Das alles hat mich dazu motiviert, dieses Buch zu schreiben, das sich um die Themen ADHS/ADS und Neuro-Enhancement (Steigerung der kognitiven Fähigkeiten durch Medikamente bei gesunden Menschen) dreht.
Die im Buch verwendeten wissenschaftlichen Begriffe werden im Glossar im Anhang erläutert.
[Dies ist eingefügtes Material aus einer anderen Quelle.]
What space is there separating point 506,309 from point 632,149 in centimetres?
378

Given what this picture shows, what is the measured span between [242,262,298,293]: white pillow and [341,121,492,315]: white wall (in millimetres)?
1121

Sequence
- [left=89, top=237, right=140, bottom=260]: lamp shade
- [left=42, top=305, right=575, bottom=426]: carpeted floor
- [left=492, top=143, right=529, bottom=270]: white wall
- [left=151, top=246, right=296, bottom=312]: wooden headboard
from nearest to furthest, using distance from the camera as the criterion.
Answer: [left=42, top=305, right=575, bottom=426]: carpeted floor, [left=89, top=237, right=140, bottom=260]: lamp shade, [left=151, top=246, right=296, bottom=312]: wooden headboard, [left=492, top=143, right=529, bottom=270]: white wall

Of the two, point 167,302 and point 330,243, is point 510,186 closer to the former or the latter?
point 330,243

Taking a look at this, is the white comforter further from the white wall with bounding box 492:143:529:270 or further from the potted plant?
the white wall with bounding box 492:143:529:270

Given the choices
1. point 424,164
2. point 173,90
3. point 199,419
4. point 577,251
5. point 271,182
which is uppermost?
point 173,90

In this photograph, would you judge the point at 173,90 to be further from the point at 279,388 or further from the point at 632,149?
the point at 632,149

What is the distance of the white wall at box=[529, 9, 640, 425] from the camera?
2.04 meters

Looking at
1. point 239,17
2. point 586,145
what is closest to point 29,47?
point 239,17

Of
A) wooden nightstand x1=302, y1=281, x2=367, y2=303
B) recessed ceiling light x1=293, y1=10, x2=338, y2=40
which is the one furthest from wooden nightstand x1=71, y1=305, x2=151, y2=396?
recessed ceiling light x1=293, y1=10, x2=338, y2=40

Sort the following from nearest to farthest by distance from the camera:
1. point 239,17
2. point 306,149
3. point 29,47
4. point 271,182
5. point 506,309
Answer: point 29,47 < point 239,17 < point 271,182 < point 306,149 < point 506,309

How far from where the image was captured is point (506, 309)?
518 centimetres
Außerdem befinden sich im Anhang einige Informationen zu Neuro-Enhancement und ADHS/ADS, beispielsweise was in einem Gehirn so passiert, wenn man leistungssteigernde Medikamente nimmt oder was sich hinter dem Begriff Aufmerksamkeits-Defizit-Hyperaktivitäts-Störung (ADHS) eigentlich verbirgt.
Und wer es noch genauer wissen möchte: Weitere, detailliertere Informationen sowie eine ausführliche Literaturliste stehen auf meiner Homepage:
www.babettepribbenow.de
Viel Spaß beim Lesen!
Babette Pribbenow
Das erste Maigrün – Eileen liebte die Jahreszeit, wenn die Welt langsam grün wurde, die Vögel morgens zwitscherten und es noch hell war, wenn sie abends nach Hause kam. Wer mochte den Frühling nicht … Aber jetzt sah sie das alles nur aus dem Fenster des Chemielabors.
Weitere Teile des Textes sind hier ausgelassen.